Huffman Encoding: How to find the path?

128 Views Asked by At

I have a tree with the most frequent letters at the top of the tree and I am trying to find the path to a node so I can turn a message into binary. In this program if I go left, I add 0 to path and, if I go right, I add 1 to the path until I find the node. But I have to go straight to the desired node which is not possible. The only thing I could think of is removing the last character or path if a node has no children, but it does not work if a node has grandchildren. Can someone help me on how to approach this? Thanks!

    // global variables
    String path;
    int mark;

    // encodes a message to binary
    String encoder(char data) {
        path = "";
        mark = 0;
        findPath(root, data);
        return path;
    }

    // finds the path to a node
    void findPath(TNode node, char data) {
        if(node.data == data) {
            mark = 1;
            return;
        }
        if(mark==0 && node.left != null) {
            path += 0;
            findPath(node.left, data);
        }
        if(mark==0 && node.right != null) {
            path += 1;
            findPath(node.right, data);
        }
        if(mark==0 && node.left == null || node.right == null) {
            path = path.substring(0, path.length() - 1);
        }
    }
2

There are 2 best solutions below

0
gnasher729 On

This is not how Huffman coding works. Not at all. You assign a code to every symbol, and symbols can have different lengths.

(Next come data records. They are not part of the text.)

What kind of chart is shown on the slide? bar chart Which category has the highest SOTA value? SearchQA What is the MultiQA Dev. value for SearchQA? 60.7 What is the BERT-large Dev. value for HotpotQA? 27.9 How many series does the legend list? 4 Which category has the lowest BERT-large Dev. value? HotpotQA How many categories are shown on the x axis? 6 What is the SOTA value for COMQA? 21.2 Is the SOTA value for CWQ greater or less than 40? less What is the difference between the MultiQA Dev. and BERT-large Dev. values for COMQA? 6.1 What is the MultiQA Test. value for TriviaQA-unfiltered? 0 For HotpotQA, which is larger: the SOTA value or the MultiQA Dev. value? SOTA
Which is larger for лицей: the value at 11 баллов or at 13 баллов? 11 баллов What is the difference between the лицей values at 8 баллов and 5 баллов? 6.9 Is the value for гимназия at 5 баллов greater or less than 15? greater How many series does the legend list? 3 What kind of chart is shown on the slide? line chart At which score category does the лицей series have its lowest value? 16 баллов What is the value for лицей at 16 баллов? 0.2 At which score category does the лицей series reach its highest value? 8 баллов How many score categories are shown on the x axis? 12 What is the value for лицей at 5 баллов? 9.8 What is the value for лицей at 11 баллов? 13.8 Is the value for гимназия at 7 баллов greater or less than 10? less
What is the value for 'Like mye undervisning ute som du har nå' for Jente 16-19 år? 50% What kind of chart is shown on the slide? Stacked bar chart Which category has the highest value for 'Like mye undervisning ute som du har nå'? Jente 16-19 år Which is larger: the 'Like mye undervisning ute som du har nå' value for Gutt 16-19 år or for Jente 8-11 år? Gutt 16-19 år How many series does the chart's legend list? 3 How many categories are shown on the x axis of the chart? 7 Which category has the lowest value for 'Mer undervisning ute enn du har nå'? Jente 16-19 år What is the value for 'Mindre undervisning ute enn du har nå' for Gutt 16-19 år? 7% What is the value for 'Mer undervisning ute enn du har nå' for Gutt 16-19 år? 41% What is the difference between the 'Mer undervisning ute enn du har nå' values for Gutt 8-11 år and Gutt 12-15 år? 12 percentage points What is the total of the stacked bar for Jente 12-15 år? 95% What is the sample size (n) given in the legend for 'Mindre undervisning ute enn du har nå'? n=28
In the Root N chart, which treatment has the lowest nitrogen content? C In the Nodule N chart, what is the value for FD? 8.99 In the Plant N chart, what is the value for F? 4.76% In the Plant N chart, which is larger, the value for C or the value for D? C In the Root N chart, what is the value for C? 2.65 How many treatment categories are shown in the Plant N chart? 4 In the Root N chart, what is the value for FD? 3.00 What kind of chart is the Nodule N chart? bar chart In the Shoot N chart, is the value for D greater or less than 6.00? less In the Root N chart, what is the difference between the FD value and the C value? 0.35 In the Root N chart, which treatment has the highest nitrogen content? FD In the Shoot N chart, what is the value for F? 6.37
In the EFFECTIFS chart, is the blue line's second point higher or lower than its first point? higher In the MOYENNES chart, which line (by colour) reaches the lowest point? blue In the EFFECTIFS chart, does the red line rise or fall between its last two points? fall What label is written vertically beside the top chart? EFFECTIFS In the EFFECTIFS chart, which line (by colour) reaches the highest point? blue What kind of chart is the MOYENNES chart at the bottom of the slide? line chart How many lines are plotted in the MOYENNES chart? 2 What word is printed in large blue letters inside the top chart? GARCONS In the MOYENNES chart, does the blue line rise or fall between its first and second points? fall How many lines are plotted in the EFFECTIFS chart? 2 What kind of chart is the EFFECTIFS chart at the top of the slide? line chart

An algorithm to determine the code: Take two symbols with the lowest frequency, say an and b. Combine them into one symbol x with higher frequency obviously, and when we are finished the code for a is the code for x plus a zero, and the code for b is the code for x plus a one. Then you look again for the two symbols with lowest frequency and combine them and so on. When you are down to two symbols you give them codes 0 and 1 and find all the other codes for symbols.

Example: a, b, c, d with frequencies 3, 47, 2 and 109. Combine a and c to x with frequency 5. Combine x and b to y with frequency 52. Then a = code 0, y = code 1. x = code 10 and b = code 11. Then a = code 100 and c = code 101.

0
Mark Adler On

You would not encode messages using the tree. You should instead traverse the entire tree once recursively, generating all of the codes for all of the symbols, and make a table of the symbols and their associated codes. Then you use that table to encode your messages.